→ **AIM A**
Rewrite the commentary on rulers from "The good work" to "is better supported.", changing "apostle" to "writer".
→ **AIM B**
Carry the commentary on rulers and good works further, starting after its final sentence.

→ **PASSAGE GIVEN**
For rulers are not a terror to good works, but to the evil.Now wouldest thou not be afraid of the power? do that which is good, and thou shalt have praise from the same; for he is the minister of God to thee for good. But if thou do that which is evil, be afraid; for it is not in vain that he beareth the sword, for he is a minister of God, to execute just wrath upon him that doeth evil.

If revolt is a crime, and a crime which cannot fail to receive punishment, it is because the power whose authority it attacks is a divine delegation in the midst of human society, and is charged with a moral mission of the highest importance; hence the for.

The good work is not submission, and the evil work is not revolt. Paul means by the one the practice of justice, and by the other that of injustice, in general, in the whole social life. The state is called to encourage the doing of good, and to repress the doing of evil in the domain which is confided to it. This domain is not that of the inward feelings, it is that of external deeds, of work or works, as the apostle says. It matters little which of the two readings (the dative singular or the genitive plural) is preferred; the first is better supported.

→ **RECORD EXCERPTS**
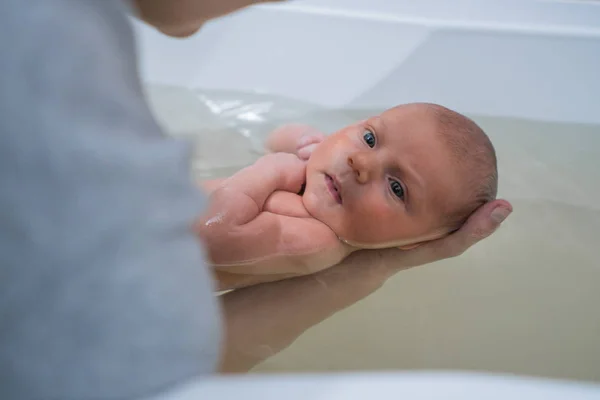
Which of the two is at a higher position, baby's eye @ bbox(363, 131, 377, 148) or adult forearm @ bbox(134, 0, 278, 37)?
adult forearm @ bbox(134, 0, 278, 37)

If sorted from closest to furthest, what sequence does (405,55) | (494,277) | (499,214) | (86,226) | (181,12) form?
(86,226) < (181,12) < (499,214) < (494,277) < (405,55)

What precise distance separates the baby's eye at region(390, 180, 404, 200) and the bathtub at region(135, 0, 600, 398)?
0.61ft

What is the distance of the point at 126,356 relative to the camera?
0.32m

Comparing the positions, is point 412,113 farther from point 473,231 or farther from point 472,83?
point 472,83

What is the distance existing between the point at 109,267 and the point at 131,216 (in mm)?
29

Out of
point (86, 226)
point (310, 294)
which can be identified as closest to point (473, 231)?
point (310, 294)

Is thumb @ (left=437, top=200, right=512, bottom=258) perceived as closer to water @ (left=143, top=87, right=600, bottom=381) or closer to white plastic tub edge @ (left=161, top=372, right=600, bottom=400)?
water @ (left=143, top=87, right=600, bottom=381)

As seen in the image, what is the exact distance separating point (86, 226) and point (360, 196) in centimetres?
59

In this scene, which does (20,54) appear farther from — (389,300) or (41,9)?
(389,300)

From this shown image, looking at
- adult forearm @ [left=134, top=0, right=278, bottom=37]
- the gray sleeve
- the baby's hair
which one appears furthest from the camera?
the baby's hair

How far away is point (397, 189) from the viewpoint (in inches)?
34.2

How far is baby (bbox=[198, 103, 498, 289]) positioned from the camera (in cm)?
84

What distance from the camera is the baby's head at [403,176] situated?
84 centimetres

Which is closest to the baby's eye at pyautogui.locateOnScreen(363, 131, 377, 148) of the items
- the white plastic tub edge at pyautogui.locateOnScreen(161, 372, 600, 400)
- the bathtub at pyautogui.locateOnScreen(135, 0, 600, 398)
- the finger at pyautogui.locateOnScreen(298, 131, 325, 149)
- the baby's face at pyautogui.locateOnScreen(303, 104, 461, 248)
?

→ **ANSWER A**
The good work is not submission, and the evil work is not revolt. Paul means by the one the practice of justice, and by the other that of injustice, in general, in the whole social life. The state is called to encourage the doing of good, and to repress the doing of evil in the domain which is confided to it. This domain is not that of the inward feelings, it is that of external deeds, of work or works, as the writer says. It matters little which of the two readings (the dative singular or the genitive plural) is preferred; the first is better supported.

→ **ANSWER B**
After this general declaration, the apostle takes up again each of the two alternatives. And first that of well-doing, Romans 13:3 b and 4a. The verses have been badly divided here. The first proposition of Romans 13:4 belongs still to the idea of Romans 13:3, that of well-doing.

No doubt it may happen, contrary to what the apostle says, that the virtuous man falls under the vengeance of the laws, or becomes a butt for the unjust dealings of the magistracy. But it remains true that in this case good is not punished as good. An unjust law or a tyrannical power make it appear falsely as evil; and the result of this suffering unjustly endured will certainly be the reform of the law and the fall of the power. Never has any power whatever laid down as a principle the punishment of good and the reward of evil, for thereby it would be its own destroyer.

The praise of which the apostle speaks consists, no doubt, in the consideration which the man of probity generally enjoys in the eyes of the magistracy, as well as in the honorable functions which he is called by it to fill.

Ver. 4a If it is so, it is because magistracy is a divine ministry, instituted for the good of every citizen (σοί, to thee), and because, though it may err in the application, it cannot in principle deny its charge to assert justice.

Ver. 4b The other alternative: evil-doing. The power of the state is not to be feared except by him who acts unjustly.

The verb φορεῖν, a frequentative from φέρειν, to carry, denotes official and habitual bearing.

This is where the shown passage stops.